• **Passage provided**
------------------------------------

Scratch Your Head and Question Everything!

Question EverythingI have written a number of blogs on how repetitive routines can kill creativity and productivity (e.g., Have we become corporate zombies).  The problem occurs when we create routines to drive efficiency.  By definition, we focus on speed and output and we stop trying to be creative.  We fall into a drab routine and stop asking questions.

Driving home from work the other day, I heard a comedian on the radio who asked, “Am I the only person on this earth that thinks the lullaby song was written by a sick and twisted individual?”

Rock-a-bye, baby
In the treetop
When the wind blows
The cradle will rock
When the bough breaks
The cradle will fall
And down will come baby
Cradle and all

Is this really the story we should be telling children before they fall asleep?  However, every parent has sung this song to their child and then said, “sleep tight sweetheart” and tucked them into bed.  Why are we surprised that they have nightmares?

Unfortunately, we are taught to go through life following the rules and not asking questions.  This translates into our business life and we continue to implement processes the same way, simply “because they have always been done that way”.

The other side of the equation is just as bad.  We rarely ask, “what if?”  However, those that do, sometimes end up with life changing results.

------------------------------------

• **Supplied information**

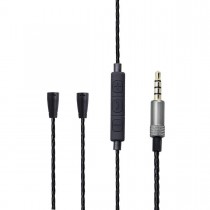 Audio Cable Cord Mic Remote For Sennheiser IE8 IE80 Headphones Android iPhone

------------------------------------

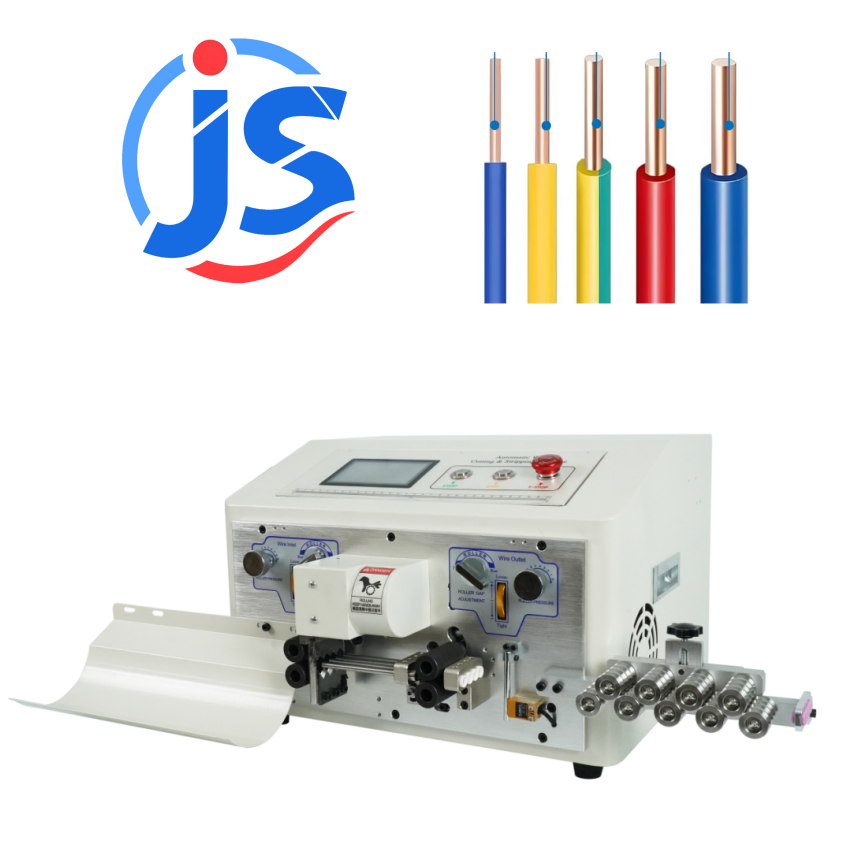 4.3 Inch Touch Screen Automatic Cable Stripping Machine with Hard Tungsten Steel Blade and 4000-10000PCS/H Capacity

------------------------------------

• **Your instructions**
Write what comes next in the blog post about questioning routines, picking up after its last sentence.

• **Output for this exercise**
Swiss engineer, George de Mestral was returning from a hunting trip in the Alps with his dogs in 1941 when he took at close look at the burrs that kept sticking to his clothes and his dogs fur.  He was fascinated by how difficult they were to remove.  He scratched his head and asked, “why?”  By studying them under a microscope he noticed their hundreds of “hooks” that caught onto anything with a loop.  Thus, Velcro was invented.

Percy LeBaron Spencer, an engineer at Raytheon, was experimenting with a magnetron.  The magnetron had been invented during WWII and used a microwave to allow the Allies to determine the exact locations of Nazi war machines and arsenals.  While testing the magnetron, Dr Spencer reached into his pocket for his chocolate bar, and discovered it had completely melted.  He scratched his head and asked, “why”?  He made the connection between the melted chocolate and the heat-producing magnetron.  He then tested his theory on a bag of un-popped corn kernels, and made history by discovering the microwave oven.

As you go through your day, stop and ask “why” more often.  We are surrounded by things that don’t make sense.  However, we take them for granted and never question their rationality.

So, what items make you scratch your head and ask, “why?”